◆ **Exercise prompt**: Please show every line in the rows below that contains the word "inches", copying each such line in full.

:::

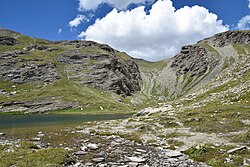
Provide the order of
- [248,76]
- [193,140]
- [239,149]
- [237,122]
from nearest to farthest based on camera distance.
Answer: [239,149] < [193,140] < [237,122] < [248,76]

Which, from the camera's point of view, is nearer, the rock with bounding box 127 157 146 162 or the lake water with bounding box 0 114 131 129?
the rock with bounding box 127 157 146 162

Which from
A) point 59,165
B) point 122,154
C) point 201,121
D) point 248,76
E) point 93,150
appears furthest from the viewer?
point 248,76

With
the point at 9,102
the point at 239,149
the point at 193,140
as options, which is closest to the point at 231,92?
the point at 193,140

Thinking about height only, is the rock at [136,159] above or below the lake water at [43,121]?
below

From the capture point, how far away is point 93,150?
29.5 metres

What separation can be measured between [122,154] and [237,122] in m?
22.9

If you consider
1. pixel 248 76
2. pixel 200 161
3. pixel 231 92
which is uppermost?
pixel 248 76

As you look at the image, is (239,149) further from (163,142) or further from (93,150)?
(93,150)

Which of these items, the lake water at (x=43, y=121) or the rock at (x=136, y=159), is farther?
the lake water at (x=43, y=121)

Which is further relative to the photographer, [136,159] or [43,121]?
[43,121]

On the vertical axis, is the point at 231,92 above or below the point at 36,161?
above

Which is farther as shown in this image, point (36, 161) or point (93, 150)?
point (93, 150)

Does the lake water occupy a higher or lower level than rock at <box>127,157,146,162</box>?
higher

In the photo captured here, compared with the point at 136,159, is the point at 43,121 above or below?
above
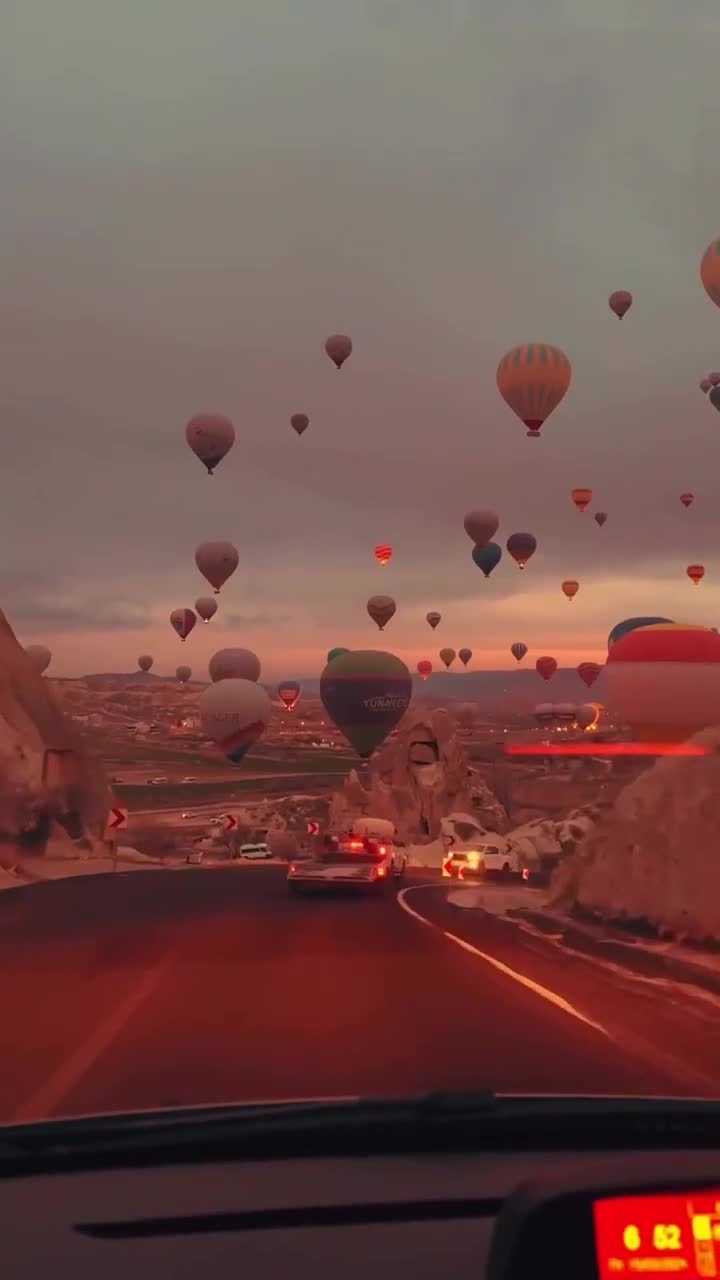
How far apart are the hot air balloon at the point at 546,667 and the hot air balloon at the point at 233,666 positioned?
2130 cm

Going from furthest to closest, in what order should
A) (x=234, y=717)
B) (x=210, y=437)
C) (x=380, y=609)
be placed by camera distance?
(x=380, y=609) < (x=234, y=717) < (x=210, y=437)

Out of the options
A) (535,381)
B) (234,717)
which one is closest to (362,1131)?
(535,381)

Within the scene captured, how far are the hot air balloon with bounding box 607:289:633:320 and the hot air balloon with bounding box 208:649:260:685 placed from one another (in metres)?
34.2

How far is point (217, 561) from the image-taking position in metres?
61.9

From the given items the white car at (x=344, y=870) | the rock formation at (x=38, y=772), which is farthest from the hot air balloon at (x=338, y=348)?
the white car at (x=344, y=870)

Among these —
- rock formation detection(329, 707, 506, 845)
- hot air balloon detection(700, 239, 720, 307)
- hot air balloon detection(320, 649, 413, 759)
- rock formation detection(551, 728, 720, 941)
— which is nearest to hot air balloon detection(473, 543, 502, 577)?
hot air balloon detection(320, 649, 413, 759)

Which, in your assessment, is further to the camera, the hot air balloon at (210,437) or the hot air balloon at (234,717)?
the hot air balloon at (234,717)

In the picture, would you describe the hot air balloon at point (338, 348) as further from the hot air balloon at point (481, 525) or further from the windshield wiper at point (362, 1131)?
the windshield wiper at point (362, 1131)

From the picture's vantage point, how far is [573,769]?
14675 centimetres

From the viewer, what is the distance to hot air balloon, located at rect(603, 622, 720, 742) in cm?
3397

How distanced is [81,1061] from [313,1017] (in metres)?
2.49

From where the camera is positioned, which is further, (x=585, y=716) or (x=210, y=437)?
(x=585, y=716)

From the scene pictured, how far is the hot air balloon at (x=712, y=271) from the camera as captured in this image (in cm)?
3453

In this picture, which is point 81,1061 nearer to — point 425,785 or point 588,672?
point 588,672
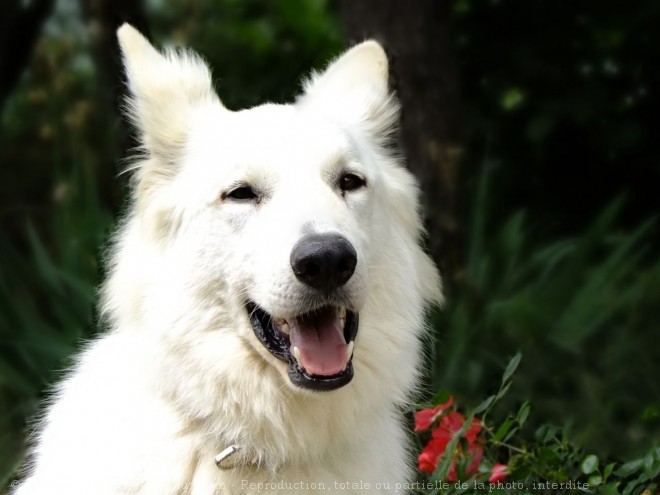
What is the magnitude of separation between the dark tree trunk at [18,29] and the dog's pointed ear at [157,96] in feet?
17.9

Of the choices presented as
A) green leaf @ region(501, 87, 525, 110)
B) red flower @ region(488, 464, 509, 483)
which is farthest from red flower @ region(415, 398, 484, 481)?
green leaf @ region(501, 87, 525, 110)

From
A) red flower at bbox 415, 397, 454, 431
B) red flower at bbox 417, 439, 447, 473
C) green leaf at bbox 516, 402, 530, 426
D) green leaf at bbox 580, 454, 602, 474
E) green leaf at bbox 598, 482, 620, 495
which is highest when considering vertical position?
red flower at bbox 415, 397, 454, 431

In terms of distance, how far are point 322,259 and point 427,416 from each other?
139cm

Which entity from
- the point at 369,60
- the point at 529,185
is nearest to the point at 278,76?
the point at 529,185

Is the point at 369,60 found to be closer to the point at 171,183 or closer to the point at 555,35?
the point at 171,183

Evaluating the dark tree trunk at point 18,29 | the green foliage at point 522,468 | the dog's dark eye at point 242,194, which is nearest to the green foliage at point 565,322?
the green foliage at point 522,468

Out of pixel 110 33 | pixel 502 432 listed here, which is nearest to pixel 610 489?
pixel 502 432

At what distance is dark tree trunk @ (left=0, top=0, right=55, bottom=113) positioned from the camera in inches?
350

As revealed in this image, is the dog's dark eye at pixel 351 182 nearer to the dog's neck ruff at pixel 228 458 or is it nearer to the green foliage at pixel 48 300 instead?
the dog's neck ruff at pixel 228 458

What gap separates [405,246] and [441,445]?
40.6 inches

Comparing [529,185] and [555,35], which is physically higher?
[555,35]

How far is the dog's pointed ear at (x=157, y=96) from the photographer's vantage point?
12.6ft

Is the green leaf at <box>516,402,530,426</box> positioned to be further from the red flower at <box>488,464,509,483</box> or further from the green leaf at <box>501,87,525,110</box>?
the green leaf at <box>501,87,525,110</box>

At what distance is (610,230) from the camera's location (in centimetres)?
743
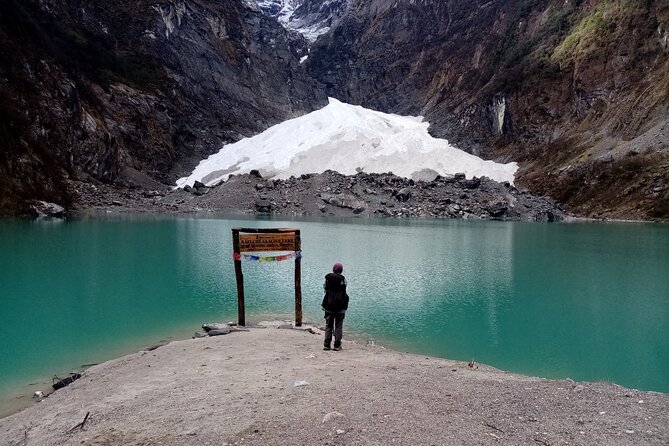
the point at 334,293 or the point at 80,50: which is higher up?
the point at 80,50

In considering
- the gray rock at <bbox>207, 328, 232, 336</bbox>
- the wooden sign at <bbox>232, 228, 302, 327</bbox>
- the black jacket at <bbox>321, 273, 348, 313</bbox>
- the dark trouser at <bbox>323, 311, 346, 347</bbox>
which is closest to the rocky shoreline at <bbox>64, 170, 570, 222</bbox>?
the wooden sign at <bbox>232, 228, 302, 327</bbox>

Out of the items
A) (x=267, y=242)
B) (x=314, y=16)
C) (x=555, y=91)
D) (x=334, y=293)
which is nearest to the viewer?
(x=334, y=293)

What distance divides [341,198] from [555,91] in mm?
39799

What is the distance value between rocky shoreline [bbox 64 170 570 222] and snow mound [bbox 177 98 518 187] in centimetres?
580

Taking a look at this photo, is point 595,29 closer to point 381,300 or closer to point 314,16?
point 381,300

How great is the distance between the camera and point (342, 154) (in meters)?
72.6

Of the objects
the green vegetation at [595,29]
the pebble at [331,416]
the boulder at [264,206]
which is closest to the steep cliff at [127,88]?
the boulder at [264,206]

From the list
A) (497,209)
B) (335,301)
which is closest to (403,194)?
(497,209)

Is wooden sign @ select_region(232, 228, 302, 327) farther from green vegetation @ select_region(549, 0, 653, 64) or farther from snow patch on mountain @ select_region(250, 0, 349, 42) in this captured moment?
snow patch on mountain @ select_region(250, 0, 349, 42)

:::

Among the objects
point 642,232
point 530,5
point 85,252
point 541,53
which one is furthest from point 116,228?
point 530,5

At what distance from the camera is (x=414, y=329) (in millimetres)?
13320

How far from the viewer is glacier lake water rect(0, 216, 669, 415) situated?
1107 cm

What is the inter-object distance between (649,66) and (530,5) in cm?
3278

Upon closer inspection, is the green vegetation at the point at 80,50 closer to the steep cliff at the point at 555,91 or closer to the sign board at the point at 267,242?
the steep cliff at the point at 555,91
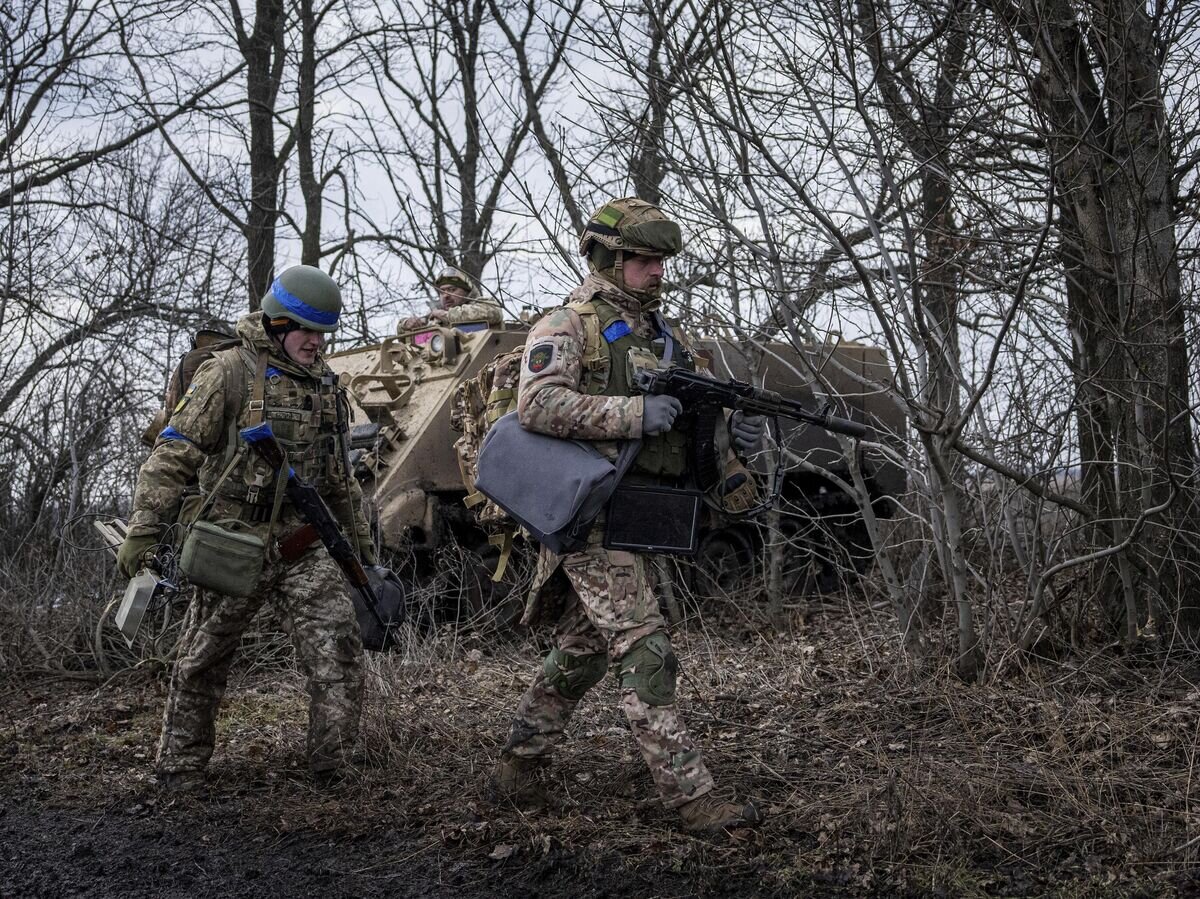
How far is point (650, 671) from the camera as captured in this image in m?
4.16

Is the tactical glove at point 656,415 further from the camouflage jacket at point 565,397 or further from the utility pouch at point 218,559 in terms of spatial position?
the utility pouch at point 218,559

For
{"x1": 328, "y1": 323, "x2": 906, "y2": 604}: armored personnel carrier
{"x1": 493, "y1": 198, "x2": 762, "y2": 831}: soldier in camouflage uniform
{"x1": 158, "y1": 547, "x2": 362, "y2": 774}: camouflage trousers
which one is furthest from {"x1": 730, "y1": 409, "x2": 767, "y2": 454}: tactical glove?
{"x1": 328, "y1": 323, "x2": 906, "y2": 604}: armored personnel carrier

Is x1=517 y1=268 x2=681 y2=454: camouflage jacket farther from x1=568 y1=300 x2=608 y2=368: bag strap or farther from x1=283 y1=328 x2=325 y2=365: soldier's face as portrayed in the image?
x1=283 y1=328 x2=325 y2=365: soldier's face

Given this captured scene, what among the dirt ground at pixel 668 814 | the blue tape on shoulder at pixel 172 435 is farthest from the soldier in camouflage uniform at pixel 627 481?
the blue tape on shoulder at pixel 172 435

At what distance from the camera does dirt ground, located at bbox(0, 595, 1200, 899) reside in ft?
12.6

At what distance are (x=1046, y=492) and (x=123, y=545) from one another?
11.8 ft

:::

◆ **Solved problem**:
At what distance is dark tree trunk @ (left=0, top=0, right=55, bottom=113) positioned from the camera in inches?
40.6 inches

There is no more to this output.